------ Auszug
Digitale Lernprozesse – Das kann doch nicht so schwer sein.

Vorgestern habe ich gebloggt, das hier:

https://www.roewi.de/2020/11/08/schule-heute-wie-damals/


Nun bin ich gefragt worden (zu Recht) was die Schulen denn nun machen sollen. Anprangern sei das Eine, aber wie schaut es mit konkreten Lösungen aus ?

Mein Vater hat immer gesagt : “ der ´kann nicht´wohnt im selben Haus wie der ´will nicht´“ – denn so kommt es einem im Moment vor. Ich verstehe völlig, daß die Schulen mit dem Entwickeln eines „Distanzschooling-Konzeptes“ völlig überfordert sind, denn da liegt nicht die Expertise dieses Elefanten, der sich in den letzten 30 Jahren kaum modernisiert hat. Auch hier geht die Kritik nicht an die Schulen, das Problem liegt in der zuständigen Politik und in dort nicht vorhandener Sachkenntnis und Medienkompetenz.
------------
• **Aufgabe 1**
Sammle alle Zeilen aus den Einträgen, in denen die Zeichenfolge „white“ vorkommt.
Die Einträge haben mit dem Auszug nichts zu tun.
------ Vorliegende Einträge
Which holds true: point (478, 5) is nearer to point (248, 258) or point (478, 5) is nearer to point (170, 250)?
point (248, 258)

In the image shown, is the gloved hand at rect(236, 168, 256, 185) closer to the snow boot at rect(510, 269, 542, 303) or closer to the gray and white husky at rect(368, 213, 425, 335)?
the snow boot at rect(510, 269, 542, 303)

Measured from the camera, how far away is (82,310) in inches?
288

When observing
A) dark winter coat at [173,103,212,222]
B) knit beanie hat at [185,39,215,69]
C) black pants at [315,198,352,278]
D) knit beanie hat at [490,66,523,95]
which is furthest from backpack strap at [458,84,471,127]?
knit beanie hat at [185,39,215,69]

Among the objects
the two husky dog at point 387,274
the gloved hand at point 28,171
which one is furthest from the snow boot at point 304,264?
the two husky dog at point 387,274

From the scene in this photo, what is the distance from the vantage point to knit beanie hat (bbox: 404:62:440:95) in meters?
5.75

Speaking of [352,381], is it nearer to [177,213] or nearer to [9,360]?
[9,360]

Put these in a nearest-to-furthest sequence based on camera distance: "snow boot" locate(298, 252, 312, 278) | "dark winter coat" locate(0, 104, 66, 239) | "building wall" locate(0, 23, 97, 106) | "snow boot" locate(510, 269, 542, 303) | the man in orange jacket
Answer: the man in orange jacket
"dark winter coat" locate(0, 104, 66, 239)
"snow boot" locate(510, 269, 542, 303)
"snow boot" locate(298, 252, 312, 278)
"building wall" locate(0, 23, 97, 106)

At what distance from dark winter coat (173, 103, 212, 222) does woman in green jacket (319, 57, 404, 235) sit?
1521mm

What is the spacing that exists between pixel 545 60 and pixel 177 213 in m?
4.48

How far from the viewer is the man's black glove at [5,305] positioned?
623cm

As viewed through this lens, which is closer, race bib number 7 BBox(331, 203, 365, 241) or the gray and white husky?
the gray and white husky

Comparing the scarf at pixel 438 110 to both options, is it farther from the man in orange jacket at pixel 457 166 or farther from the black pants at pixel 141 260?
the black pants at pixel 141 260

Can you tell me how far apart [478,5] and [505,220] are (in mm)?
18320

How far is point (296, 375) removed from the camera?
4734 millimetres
------------
------ Vorliegende Einträge
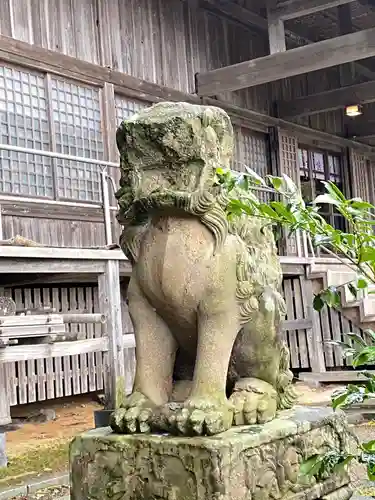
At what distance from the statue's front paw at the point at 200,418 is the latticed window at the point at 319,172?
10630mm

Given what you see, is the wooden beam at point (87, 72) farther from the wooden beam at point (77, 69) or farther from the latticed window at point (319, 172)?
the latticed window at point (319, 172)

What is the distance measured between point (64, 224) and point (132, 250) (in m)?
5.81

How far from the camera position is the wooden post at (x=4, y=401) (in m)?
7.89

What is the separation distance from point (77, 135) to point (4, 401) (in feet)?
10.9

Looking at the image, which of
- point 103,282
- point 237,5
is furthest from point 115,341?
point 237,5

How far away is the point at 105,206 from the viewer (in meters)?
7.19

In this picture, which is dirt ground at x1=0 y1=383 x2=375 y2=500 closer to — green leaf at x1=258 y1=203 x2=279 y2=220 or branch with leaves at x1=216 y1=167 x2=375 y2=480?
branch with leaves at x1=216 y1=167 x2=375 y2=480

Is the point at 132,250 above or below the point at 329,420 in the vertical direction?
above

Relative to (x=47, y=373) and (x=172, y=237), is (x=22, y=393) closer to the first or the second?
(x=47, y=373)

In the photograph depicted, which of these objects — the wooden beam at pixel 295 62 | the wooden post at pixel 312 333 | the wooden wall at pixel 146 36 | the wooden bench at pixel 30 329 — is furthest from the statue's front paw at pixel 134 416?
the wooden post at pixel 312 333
------------
• **Aufgabe 2**
Übernimm aus dem Auszug wortgetreu den Abschnitt zwischen „Nun bin ich“ und „Sachkenntnis und Medienkompetenz.“, beide Stellen eingeschlossen.

• **Fertige Antwort 1**
In the image shown, is the gloved hand at rect(236, 168, 256, 185) closer to the snow boot at rect(510, 269, 542, 303) or closer to the gray and white husky at rect(368, 213, 425, 335)?
As viewed through this lens, which is closer, race bib number 7 BBox(331, 203, 365, 241) or the gray and white husky?
the gray and white husky

• **Fertige Antwort 2**
Nun bin ich gefragt worden (zu Recht) was die Schulen denn nun machen sollen. Anprangern sei das Eine, aber wie schaut es mit konkreten Lösungen aus ?

Mein Vater hat immer gesagt : “ der ´kann nicht´wohnt im selben Haus wie der ´will nicht´“ – denn so kommt es einem im Moment vor. Ich verstehe völlig, daß die Schulen mit dem Entwickeln eines „Distanzschooling-Konzeptes“ völlig überfordert sind, denn da liegt nicht die Expertise dieses Elefanten, der sich in den letzten 30 Jahren kaum modernisiert hat. Auch hier geht die Kritik nicht an die Schulen, das Problem liegt in der zuständigen Politik und in dort nicht vorhandener Sachkenntnis und Medienkompetenz.